Netflix presents: a movie dumb as a box of rocks. A script full of hammy cheesetastic corny lines of buff studmuffin dialog. And maybe a little bit of just-go-with-it fun… at least for awhile. And then you just want them to hurry it up and get to the part where they save the world.

The flick is about a bunch of terrorists who steal sixteen Russian nuclear missiles and then take out the only two US “interceptor” bases capable of shooting them down. Only our intrepid heroine can stop the terrorists… mainly by holing up in the command bunker with the “shoot down the missiles” button and not letting them come in and ruin everyone’s day.

When the flick starts and it tells us about how the US only has two bases capable of intercepting nukes, I – foolishly – was thinking, “well, don’t tell everyone that in a movie”. Before I realized A) how dumb I was being and B) how very very dumb this movie actually is. Plot holes you could drive trucks (or fire nukes) through… “hey wait a minute” moments galore… and massively silly dialog that you will roll your eyes at and maybe, just possibly, have some fun with.

As an action flick, it feels like a throwback to a dumber time… and I don’t think they realized that. But, as a big dumb action movie, it’s sometimes entertaining. Some pretty peppy and brutal fist fights that just might entertain. In fact, I’d say the first half is pretty fun in a really knuckle-dragging stupid kind of way. Unfortunately, the movie (at just over 90 minutes) is entirely too long and keeps throwing in predicament and fist fights well past their sell-by date. In other words, all this rigmarole just gets tedious and tiresome since they are really only working with one set and a limited number of actions.

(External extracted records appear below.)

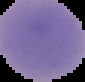
From a thin blood smear. Cell region segmented out of the field of view; the surrounding area is masked to black. Malaria status: uninfected. Image is 85×82 pixels.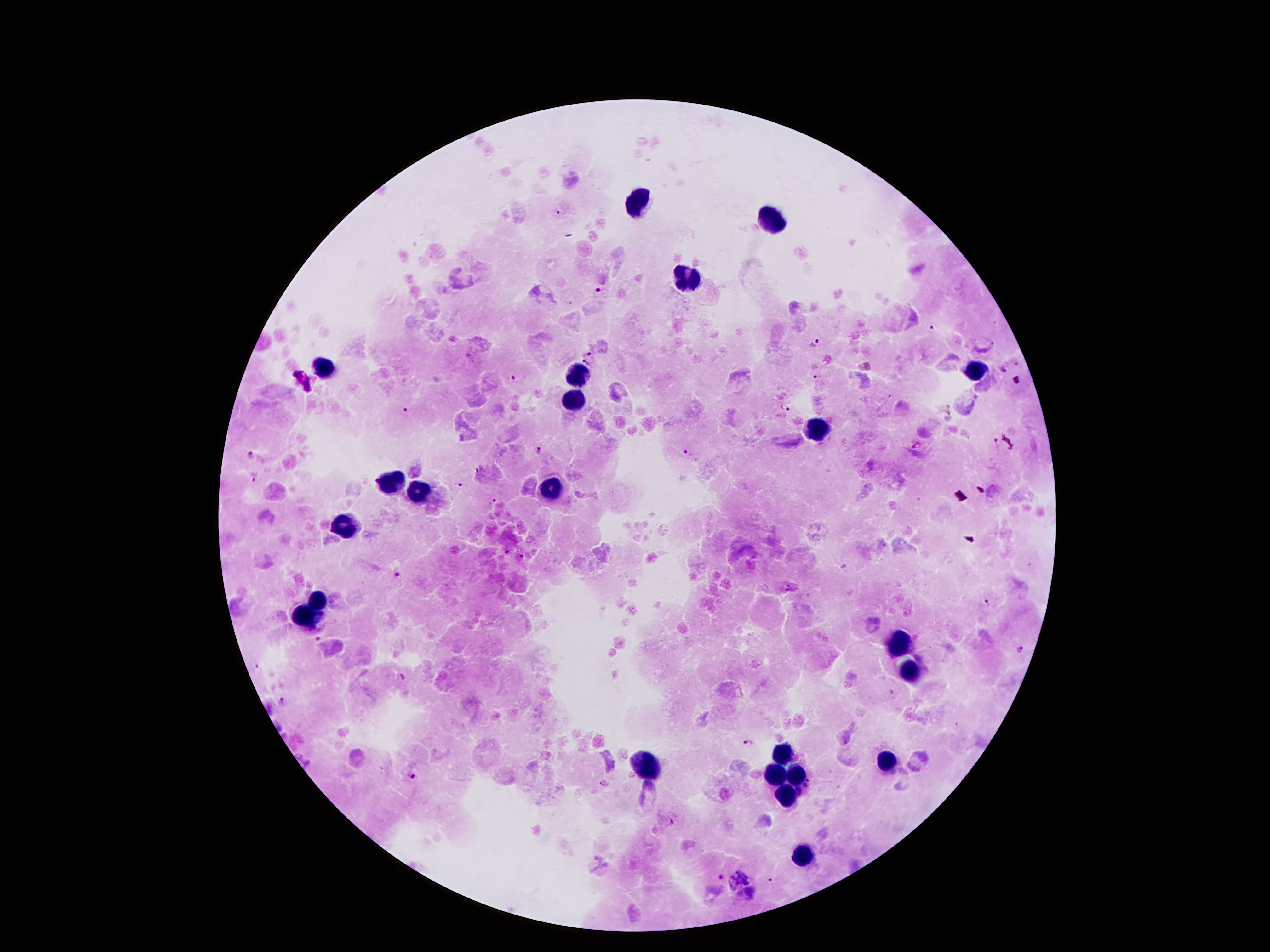

Approximate centers as [x, y] in pixels. Leukocyte locations: [637, 200], [776, 219], [685, 278], [324, 368], [578, 372], [975, 372], [572, 402], [815, 433], [389, 479], [551, 488], [416, 492], [347, 528], [318, 599], [307, 616], [899, 643], [910, 670], [784, 752], [885, 763], [647, 765], [773, 773], [797, 773], [786, 792], [803, 855]. Malaria parasite locations: [560, 210], [599, 290], [931, 327], [815, 341], [587, 353], [587, 363], [1002, 369], [819, 376], [514, 378], [787, 408], [407, 410], [996, 444], [916, 445], [538, 450], [688, 451], [252, 455], [480, 468], [254, 477], [458, 484], [492, 502], [506, 551], [524, 556], [398, 575], [792, 583], [787, 592], [982, 605], [319, 637], [1020, 648], [400, 677], [281, 701], [748, 744], [411, 775], [672, 821], [722, 878]. Photographed through the microscope eyepiece with a smartphone camera. 100x magnification. Giemsa stain. Patient malaria status: positive for Plasmodium falciparum. Thick peripheral-blood smear. Image is 1270×952 pixels. Single field of view.Report the malaria status of this cell.
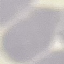
Uninfected.

preparation = thin blood film
image type = cell patch, automatically extracted from a larger field of view and resized to 64 × 64 pixels
capture = smartphone camera at the microscope eyepiece
stain = Giemsa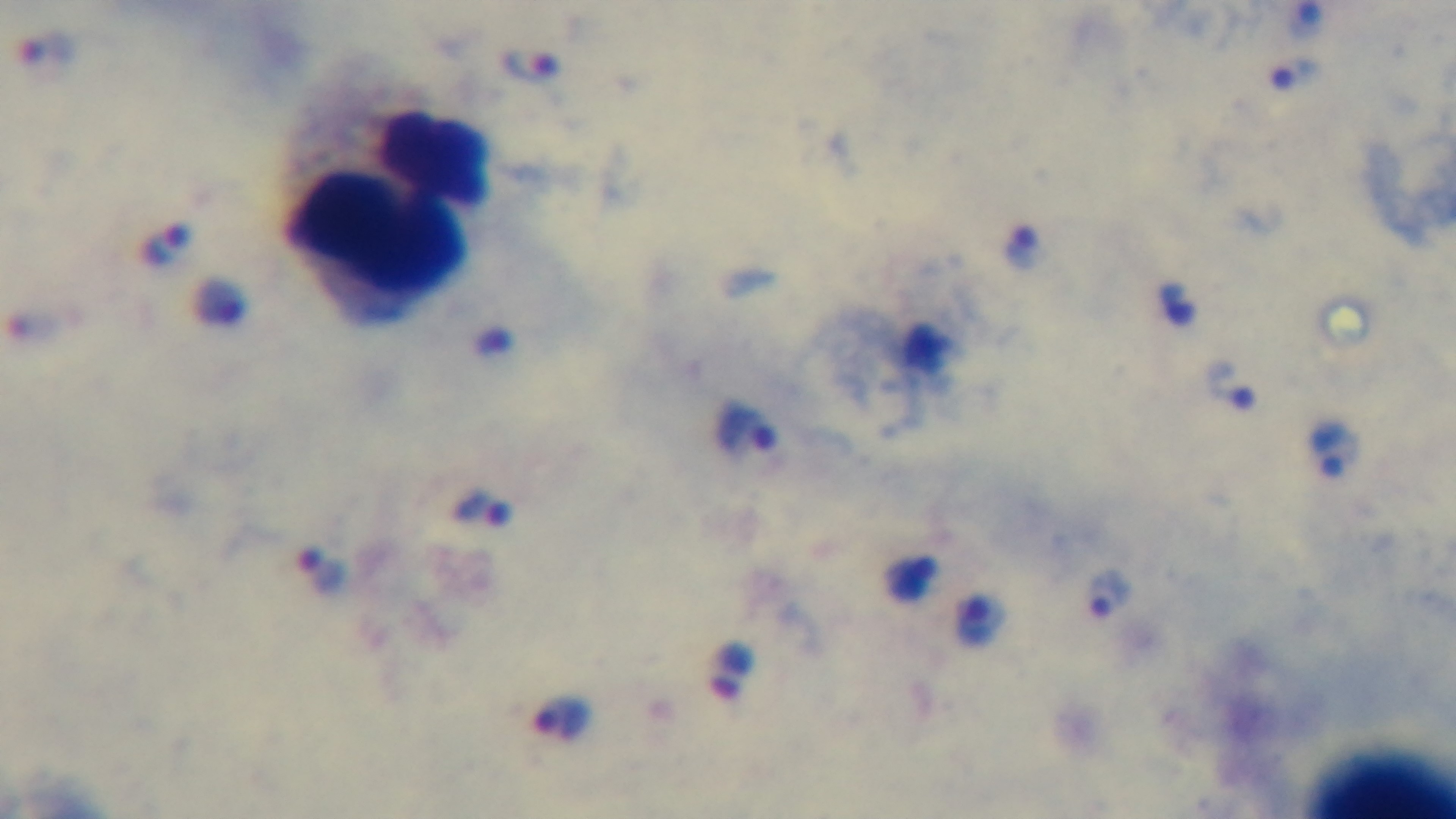
Oil-immersion objective, 100x. Light microscopy. Giemsa stain. Single field of view. Mounted 4K digital camera. Malaria status: infected. Preparation: thick blood film.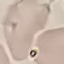 Result: no malaria parasites detected. Thin smear of blood. Cell patch, automatically extracted from a larger field of view and resized to 64 × 64 pixels. Giemsa stain. Photographed with a smartphone camera at the microscope eyepiece.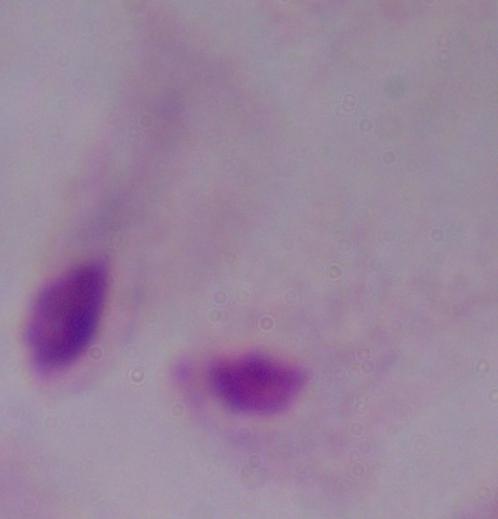
Summary:
  - Magnification: 1000x
  - Identification: trichomonad
  - Modality: micrographReport the malaria status of this cell.
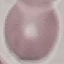

Uninfected.

stain = Giemsa
preparation = thin blood film
capture = smartphone camera at the microscope eyepiece
image type = cell patch, automatically extracted from a larger field of view and resized to 64 × 64 pixels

And then one of the bad guys dies in a spectacular way and that’s fun. And then our heroine shows off so much upper-body strength, she makes every Ninja Warrior contestant sad. And the movie wildly swings between good dumb and bad dumb constantly.

Maybe you’ll enjoy it, maybe the whole thing will make you regret that Netflix payment. I’m mixed on it myself. It was never going to be a great film but slowly it became a pretty mediocre one. I wouldn’t say it ever slipped into bad territory exactly. But I would listen to anyone arguing otherwise (they’d have a point).